Maisie envoya sa réponse et posa son téléphone sur sa table de nuit en souriant. Elle avait du mal à réaliser qu’elle allait enfin le voir. Elle vida sa valise et rangea ses vêtements dans le placard prévu à cet effet. Elle alla ensuite se sécher les cheveux et s’habiller. Elle était prise entre l’hésitation de faire une sieste ou celle de se rendre dans sa future école. Elle opta pour la deuxième option. Elle voulait quand même voir à quoi ressemblait le futur établissement qui allait la former. Et puis, il fallait aussi qu’elle s’habitue à se repérer dans cette ville qui était absolument immense. Elle décida de s’y rendre en transport. Car même si le taxi est pratique, il ne fallait pas qu’elle s’y habitue trop. Car les transports en commun pouvaient être plus rapides en heure de pointe que les taxis. Elle mit donc un plan dans sa poche et prépara son sac.
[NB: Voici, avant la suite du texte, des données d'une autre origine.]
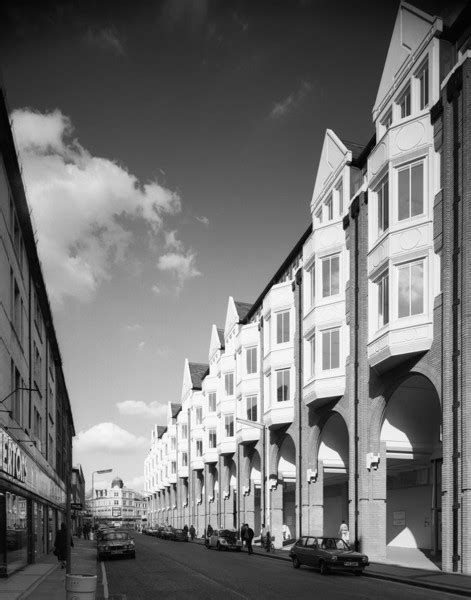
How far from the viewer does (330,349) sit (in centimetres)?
3444

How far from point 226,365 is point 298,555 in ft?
113

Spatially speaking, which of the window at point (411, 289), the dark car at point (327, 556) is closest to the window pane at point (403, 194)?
the window at point (411, 289)

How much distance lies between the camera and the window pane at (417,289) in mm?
25641

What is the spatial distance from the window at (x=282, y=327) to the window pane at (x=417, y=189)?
56.7 feet

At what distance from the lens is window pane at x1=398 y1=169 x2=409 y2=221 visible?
26859 millimetres

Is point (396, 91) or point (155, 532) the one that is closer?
point (396, 91)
Elle cacha de l’argent sur elle, ce serait toujours mieux si elle se faisait voler son sac. Il valait mieux se montrer prudent. Elle ferma la porte de sa chambre et se mit en route. C’était fou comme cette ville pouvait être démesurément grande ! Maisie se sentait vraiment minuscule entre les immenses gratte-ciel et buildings  qui l’entouraient.  Elle trouva facilement son futur établissement et visita un peu. Elle croisa une élève qui était en dernière année et elles commencèrent à parler un peu. C’était une chance qu’elle soit tombée sur elle. Elles s’échangèrent leur numéro de portable et la jeune femme lui fit visiter l’établissement et lui expliqua à quoi elle allait devoir s’attendre pour passer les examens.  Maisie se rendit compte qu’elle allait avoir du pain sur la planche. Mais elle était déterminée et elle adorait les défis. Le temps passa vite et Maisie décida de rentrer à son hôtel. Elle voulait quand même avoir une tête correcte pour la rencontre avec son père. Mais avant toute chose, il fallait qu’elle prépare toutes ses affaires pour le lendemain afin de ne pas changer d’avis encore une fois. Une fois que tout fut prêt, elle décida de se commander quelque chose à manger et attendit la réponse de son père afin de savoir à quel endroit elle allait devoir se rendre.